抜粋文 —
□ □ □ □

わんちゃんと一緒に暮らしている方なら、愛犬が「カッカッ」「カハッ」などと、咳をしているのを時折、見ることがあるのではないでしょうか?
「咳」は犬がよく示す症状のひとつですが、生理的なものから命に関わる病気まで原因は様々です。

今回は、犬の咳の種類、考えられる原因、家庭でできるケア、病院に行くべきタイミングなどを詳しくお話ししていきたいと思います

■ 咳とは?

咳は、空気の通り道である気道に入った異物を体の外に出そうとして起こる防御反応の1つです。

ホコリや煙、冷たい空気、細菌など気道へのさまざまな刺激で起こるほか、炎症に伴う分泌物(痰など)を外に出す際も咳が出ます。

ただ犬の咳は、くしゃみ・えづき・逆くしゃみと見分けが難しい場合もあります。

えづき:消化管の不調や食べ過ぎてしまっとときなど、吐くような仕草を見せます
逆くしゃみ:鼻咽頭に刺激があったときにブーブーを鼻をならすような音がします

症状の見分けが難しい場合は、動物病院を受診する前に、動画撮影などを行っておくと症状の鑑別に役立つこともあるでしょう。

■ 犬の咳の主な原因は?

①感染症

・犬の風邪(上部気道感染)

軽度のウイルス・細菌感染で起こる咳です。軽度な場合もあれば、発熱や鼻水を伴う場合もあります。
気管支炎が重度になると肺炎を引き起こし呼吸困難などの症状がでてくることもあるので注意が必要です。

 

・ケンネルコフ(伝染性気管気管支炎)

犬同士で感染する代表的な病気です。主に免疫力が低い子犬や高齢犬で乾いた咳が続きます。細菌感染を伴うと痰が絡んだような咳をすることもあります。

②気管の病気

代表的なものとして「気管虚脱」があります。

特に小型犬(チワワ、ポメラニアン、ヨークシャーテリア)に多く見られます。

空気の通り道である気管がつぶれてしまい、咳などのさまざまな症状がでてきます。
ガーガーというアヒルが鳴くような特徴的な咳が見られます。

興奮時に悪化するため注意が必要です。

 

気管が一部つぶれてしまっている

③心臓の病気

代表的なものとして、中高齢の小型犬に多い「僧帽弁閉鎖不全症」があります。
心臓病の咳は、痰を吐き出すような特徴的な咳をします。
運動後や興奮時に認められることがありますが、安静にしている際にも起こることもあります。

呼吸苦により、高濃度の酸素室が必要なことも

④アレルギーや環境刺激

埃や、タバコの煙、香水やスプレーなどが刺激となって咳の原因となることがあります。

□ □ □ □

データ —
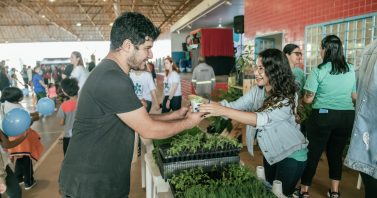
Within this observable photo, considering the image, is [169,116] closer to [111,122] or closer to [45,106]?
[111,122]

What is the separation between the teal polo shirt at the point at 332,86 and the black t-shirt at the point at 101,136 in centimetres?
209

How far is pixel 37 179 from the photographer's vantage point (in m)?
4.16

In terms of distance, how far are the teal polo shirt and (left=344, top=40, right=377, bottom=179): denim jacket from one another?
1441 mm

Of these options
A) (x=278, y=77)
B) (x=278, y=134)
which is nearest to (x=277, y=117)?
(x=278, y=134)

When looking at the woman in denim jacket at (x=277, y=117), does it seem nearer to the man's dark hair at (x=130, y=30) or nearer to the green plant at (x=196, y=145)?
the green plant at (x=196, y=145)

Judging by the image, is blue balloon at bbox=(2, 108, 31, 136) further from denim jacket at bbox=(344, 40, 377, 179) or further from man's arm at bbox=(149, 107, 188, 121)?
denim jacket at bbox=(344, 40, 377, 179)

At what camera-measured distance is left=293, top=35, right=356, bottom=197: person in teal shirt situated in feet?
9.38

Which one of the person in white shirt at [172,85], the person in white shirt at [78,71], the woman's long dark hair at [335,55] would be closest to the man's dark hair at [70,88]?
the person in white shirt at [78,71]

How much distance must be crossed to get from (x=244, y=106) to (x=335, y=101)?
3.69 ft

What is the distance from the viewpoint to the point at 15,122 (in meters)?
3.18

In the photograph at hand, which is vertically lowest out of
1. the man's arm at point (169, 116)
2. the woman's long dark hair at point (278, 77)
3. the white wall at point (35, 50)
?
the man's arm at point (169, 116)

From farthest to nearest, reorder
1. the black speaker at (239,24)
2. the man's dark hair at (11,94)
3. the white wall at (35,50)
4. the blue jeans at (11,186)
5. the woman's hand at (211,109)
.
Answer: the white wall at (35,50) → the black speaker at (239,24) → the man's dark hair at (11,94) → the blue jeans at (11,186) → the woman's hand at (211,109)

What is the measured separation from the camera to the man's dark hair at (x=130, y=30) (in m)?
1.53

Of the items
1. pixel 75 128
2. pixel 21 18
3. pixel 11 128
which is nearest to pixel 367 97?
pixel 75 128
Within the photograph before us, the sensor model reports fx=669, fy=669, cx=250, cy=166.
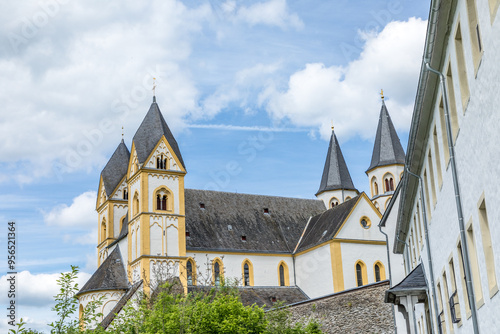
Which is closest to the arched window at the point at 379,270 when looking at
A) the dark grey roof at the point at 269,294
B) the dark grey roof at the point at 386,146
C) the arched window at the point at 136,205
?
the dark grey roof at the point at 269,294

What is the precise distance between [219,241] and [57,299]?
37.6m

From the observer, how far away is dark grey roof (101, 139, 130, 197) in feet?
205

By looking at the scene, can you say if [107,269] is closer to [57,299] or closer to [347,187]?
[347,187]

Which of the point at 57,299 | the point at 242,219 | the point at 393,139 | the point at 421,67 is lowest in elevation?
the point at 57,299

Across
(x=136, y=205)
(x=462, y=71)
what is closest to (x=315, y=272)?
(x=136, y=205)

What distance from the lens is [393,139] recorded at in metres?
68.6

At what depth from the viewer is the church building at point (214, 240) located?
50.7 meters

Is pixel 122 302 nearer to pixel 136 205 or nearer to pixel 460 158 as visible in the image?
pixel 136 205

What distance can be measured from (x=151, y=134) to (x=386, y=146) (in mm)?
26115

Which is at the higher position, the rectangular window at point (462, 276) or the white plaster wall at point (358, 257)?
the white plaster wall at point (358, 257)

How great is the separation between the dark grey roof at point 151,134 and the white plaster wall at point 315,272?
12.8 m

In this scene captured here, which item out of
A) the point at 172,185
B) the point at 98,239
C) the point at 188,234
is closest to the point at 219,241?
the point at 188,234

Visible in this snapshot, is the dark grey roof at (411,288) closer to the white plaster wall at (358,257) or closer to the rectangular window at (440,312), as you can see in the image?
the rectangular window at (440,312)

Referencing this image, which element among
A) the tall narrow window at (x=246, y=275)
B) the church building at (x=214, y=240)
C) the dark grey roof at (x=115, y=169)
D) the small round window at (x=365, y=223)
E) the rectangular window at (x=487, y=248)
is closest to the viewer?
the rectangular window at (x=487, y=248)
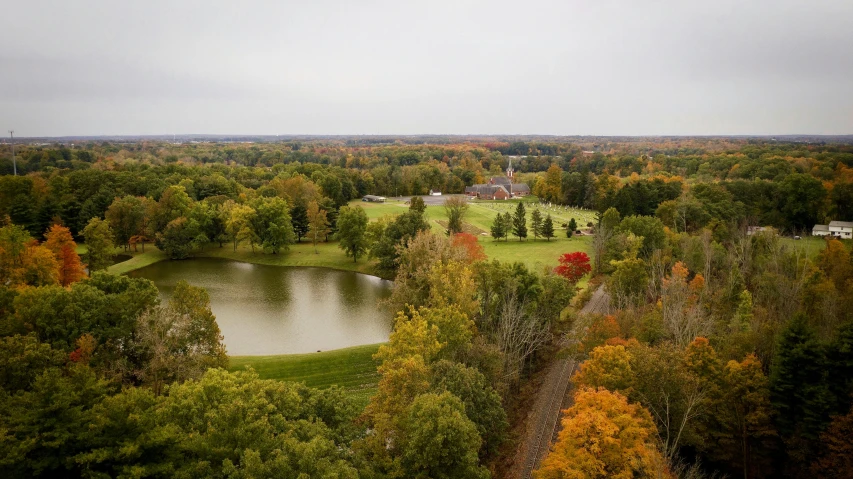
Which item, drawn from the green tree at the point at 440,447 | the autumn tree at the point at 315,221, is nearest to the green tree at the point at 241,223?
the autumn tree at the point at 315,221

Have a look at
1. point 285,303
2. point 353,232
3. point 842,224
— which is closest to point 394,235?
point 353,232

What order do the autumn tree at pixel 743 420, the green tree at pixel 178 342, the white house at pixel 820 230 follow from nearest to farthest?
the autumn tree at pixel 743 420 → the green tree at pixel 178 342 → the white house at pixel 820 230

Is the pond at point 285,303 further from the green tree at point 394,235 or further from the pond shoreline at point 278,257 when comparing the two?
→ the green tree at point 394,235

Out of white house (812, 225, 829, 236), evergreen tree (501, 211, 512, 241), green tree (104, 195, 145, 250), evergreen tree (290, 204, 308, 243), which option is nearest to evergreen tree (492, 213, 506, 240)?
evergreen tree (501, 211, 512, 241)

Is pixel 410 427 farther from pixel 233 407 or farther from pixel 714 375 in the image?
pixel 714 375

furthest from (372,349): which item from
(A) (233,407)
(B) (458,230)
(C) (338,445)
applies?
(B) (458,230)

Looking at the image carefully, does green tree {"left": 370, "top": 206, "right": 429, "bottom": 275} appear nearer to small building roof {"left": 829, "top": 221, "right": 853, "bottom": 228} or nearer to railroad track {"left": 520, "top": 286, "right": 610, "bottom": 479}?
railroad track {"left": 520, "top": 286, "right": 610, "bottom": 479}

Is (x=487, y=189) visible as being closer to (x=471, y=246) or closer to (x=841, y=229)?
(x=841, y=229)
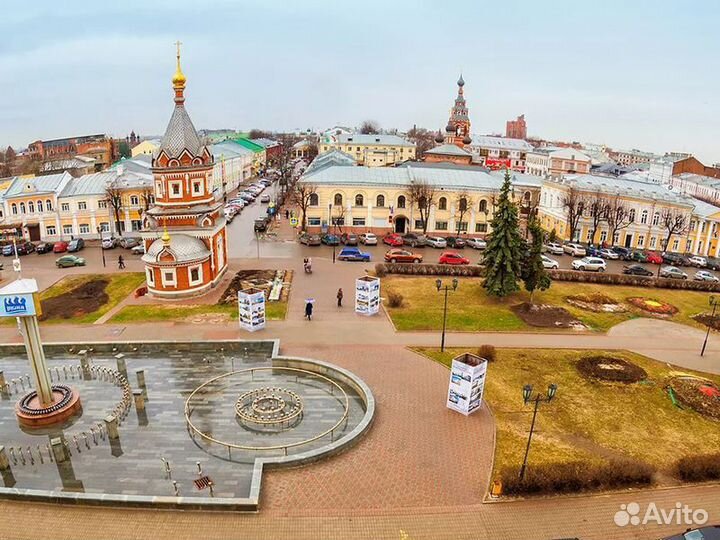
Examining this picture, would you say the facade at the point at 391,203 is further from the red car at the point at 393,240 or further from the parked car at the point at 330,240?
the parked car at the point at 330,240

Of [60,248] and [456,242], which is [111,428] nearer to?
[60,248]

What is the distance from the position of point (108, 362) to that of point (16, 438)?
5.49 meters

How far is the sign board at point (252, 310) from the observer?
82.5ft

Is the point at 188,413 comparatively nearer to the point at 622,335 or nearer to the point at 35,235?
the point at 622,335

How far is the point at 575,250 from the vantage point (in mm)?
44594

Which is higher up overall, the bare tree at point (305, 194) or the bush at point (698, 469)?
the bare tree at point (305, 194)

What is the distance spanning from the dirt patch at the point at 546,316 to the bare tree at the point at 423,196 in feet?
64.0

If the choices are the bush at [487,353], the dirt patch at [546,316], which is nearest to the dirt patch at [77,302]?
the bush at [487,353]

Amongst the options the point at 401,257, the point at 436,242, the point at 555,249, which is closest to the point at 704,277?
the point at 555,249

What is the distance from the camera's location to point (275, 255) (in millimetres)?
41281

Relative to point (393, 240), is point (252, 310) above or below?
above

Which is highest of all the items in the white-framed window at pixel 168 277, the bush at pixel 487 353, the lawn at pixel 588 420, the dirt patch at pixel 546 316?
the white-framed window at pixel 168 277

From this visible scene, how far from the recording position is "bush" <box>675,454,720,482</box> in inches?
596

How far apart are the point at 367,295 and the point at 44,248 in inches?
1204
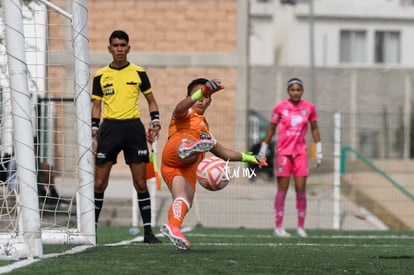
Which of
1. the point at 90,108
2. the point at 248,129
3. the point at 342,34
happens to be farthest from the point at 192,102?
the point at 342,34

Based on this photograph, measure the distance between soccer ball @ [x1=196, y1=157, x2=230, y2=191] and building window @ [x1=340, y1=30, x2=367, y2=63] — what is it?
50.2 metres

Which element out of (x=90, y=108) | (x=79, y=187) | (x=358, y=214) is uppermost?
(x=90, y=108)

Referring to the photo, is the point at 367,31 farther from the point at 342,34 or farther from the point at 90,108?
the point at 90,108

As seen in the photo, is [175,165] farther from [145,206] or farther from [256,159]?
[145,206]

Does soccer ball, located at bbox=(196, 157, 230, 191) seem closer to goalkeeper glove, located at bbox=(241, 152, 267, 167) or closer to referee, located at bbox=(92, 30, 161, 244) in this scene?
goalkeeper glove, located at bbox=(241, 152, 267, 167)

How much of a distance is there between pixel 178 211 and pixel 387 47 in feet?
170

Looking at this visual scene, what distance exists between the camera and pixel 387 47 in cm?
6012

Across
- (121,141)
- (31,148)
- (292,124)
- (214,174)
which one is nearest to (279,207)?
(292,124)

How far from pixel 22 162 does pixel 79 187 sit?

□ □ □ □

練習課題 —
a. 犬の咳の抜粋文と照らし、次の(i)〜(iii)がそれぞれ合っているかを「はい」か「いいえ」で答えてください。判断の決め手となる箇所も本文から正確に引用してください。(i) 気管虚脱は大型犬に多く見られる。(ii) ケンネルコフは犬同士で感染する病気である。(iii) 心臓病による咳は、安静にしているときには起こらない。
b. 犬の咳の抜粋文の最後の文を引き継いで、その続きを書いてください。
データの項目は、抜粋文とは別の出典から採ったものです。

解答 —
a.
(i) いいえ。「特に小型犬(チワワ、ポメラニアン、ヨークシャーテリア)に多く見られます。」
(ii) はい。「犬同士で感染する代表的な病気です。」
(iii) いいえ。「安静にしている際にも起こることもあります。」

b.
一時的な症状の場合もありますし、アレルギーとして慢性的に咳が起こることもあります。

⑤寄生虫(フィラリアなど)

予防の普及によりまれな疾患になってきていますが、フィラリア症も咳の原因のひとつです。
フィラリア症が進行すると、肺や心臓に負担をかけ、咳だけでなく呼吸困難といった全身的な症状がでてきます。

⑥異物・誤飲

植物や小さなおもちゃ、食べ物などが喉や食道に詰まると急な咳を引き起こします。

吐き出したいのに吐けないような苦しそうな咳をしたり、よだれが増えたりなどします。

窒息のおそれがある緊急の状態です。

■ 受診が必要なサインは?

咳をしている以外に、以下の症状や状況があればすぐに動物病院を受診するようにしましょう。

・呼吸が荒い・苦しそう

・ぐったり元気がない

・食欲がない

・舌が紫色になっている(チアノーゼ)

・異物を飲み込んだ可能性がある

・心臓病を指摘されている

■ 家庭できるケア

軽症な咳の場合、ご自宅でケアをしてあげることによって咳が落ち着く場合があります。
気管への刺激を抑えてあげるような対策として以下のようなものがあります。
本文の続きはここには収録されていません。